From the Inside Flap
As megaprojects sponsored by petroleum, chemical, mineral, power, and other related industries have increased in size and com–plexity, so has the fallout. Anyone with a managing stake needs to understand how and why things can go so wrong.
Industrial Megaprojects explains underlying causes of over–budgeted, delayed, and unsafe megaprojects. They destroy shareholder wealth and damage company reputations. Yet, current global economic needs are further complicating projects. Easily accessed resources have been depleted, national resource holders that control more easily developed oil and gas have driven oil companies into deeper water, and chemical companies seeking lower cost feedstocks need to exploit economies of scale.
For anyone who leads or finances big projects, for those who are concerned about the management of modern, publicly owned industrial corporations, and for those who teach others about how it should be done, this book delivers the critical information you need to ensure a safe and profitable future for megaprojects.
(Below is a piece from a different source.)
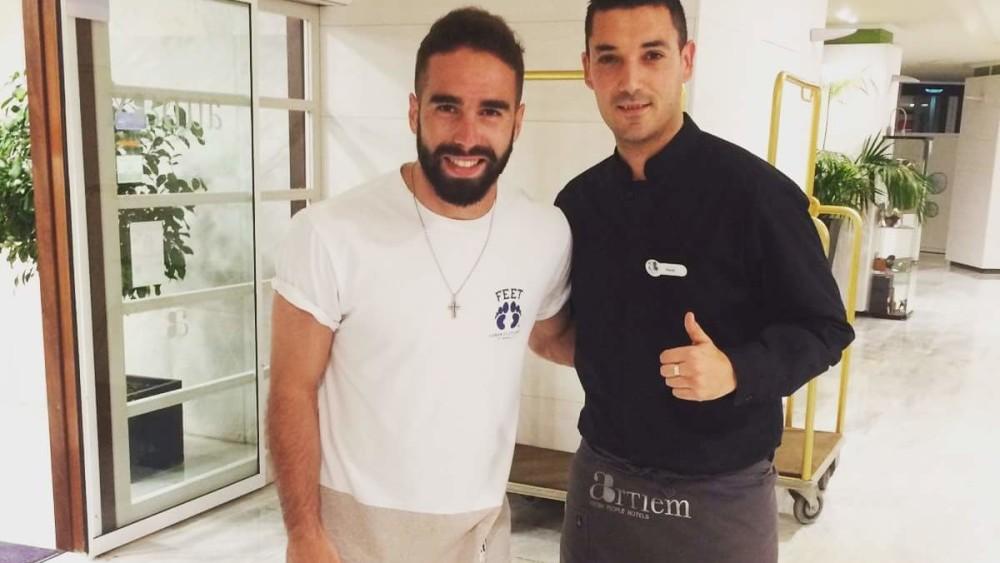 Carvajal, de la Champions de Milán a Cala Galdana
Modern life depends on their success.
From the Back Cover
More than half of large–scale building projects, such as drilling platforms, chemical plants, or dams, have miserably poor results: billions of dollars in overruns, long delays in design and construction, and poor operability once they are finally completed. Occasionally, these fiascos make the news, but for obvious reasons, companies usually bury the disasters with as little publicity as possible. Yet, management at the companies know full well the complexity and the difficulty faced when mounting megaprojects.
Industrial Megaprojects explains the underlying causes of over–budgeted, delayed, and unsafe megaprojects: poor project management, destructive team behaviors, weak accountability systems, an almost pathological focus on the short–term, and the unwillingness to invest in deep technical expertise. Modern life as we know it relies on the success of these projects. Leaders and stakeholders of future megaprojects would be wise to heed the warnings and take note of the best practices outlined in this book.